Um ihre Pflegestellen zu besetzen, greifen manche Krankenhäuser schon zu Abwerbeprämien von mehreren Tausend Euro pro Kopf. Das berichtete der Landesgeschäftsführer des evangelischen Krankenhausverbandes, Bernd Rühle, in Stuttgart. In Tübingen können Beschäftigte der Uniklinik eine Prämie erhalten, wenn sie aus ihrem Freundes- und Bekanntenkreis neue Pflegefachkräfte vermitteln.

Wer solche Prämien anbiete, handle aus Verzweiflung, sagte die Sprecherin der Baden-Württembergischen Krankenhausgesellschaft (BWKG), Annette Baumer. In einer Umfrage der BWKG hätten 64,4 Prozent der Krankenhausgeschäftsführer angegeben, Probleme bei der Besetzung von Pflegestellen zu haben. "Wenn sie sich die Pflegekräfte gegenseitig abkaufen, ist das Problem aber nicht gelöst", sagt Baumer.

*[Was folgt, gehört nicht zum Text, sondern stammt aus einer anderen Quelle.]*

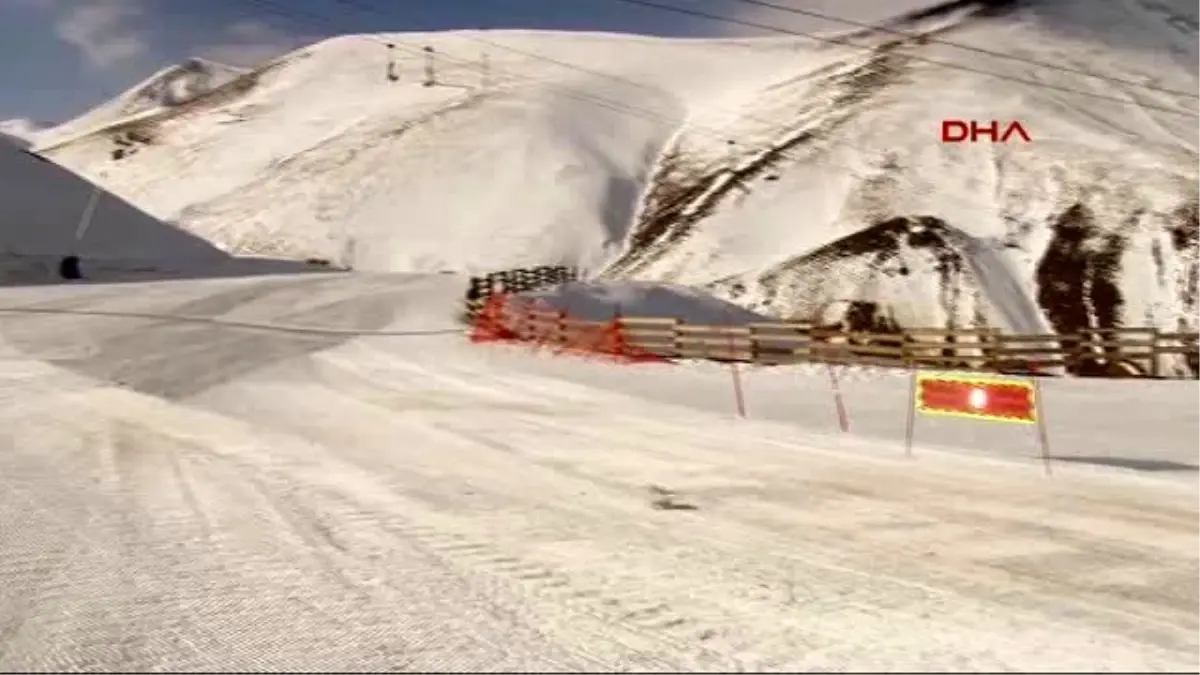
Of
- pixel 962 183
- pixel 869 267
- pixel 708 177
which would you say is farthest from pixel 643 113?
pixel 869 267

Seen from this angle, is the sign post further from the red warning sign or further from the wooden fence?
the wooden fence

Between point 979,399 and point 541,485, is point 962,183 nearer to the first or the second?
point 979,399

In Tübingen arbeiten bereits 142 Pflegekräfte aus anderen Ländern, viele angeworben aus den Philippinen, Italien und Serbien und in Tübingen qualifiziert. Die Qualifizierung zur Fachkraft kostet die Klinik 40 000 Euro. "Notwendig wird das, weil am heimischen Arbeitsmarkt nicht mehr ausreichend Fachkräfte zur Verfügung stehen, um den Bedarf abzudecken", erklärt eine Klinik-Sprecherin. Derzeit seien aber alle am Klinikum geplanten und derzeit finanzierten Pflegestellen besetzt.

Auf der Demonstration in Tübingen steht auch Krankenpfleger Frank Hauber mit einer Verdi-Fahne. Der 45-Jährige arbeitet in Teilzeit auf der Schlaganfallstation. Auch wegen des steigenden Zeitdrucks sieht er keine Perspektive für sich in der Pflege. Nebenbei promoviert er in Geoökologie. "Ich bin auf dem Absprung."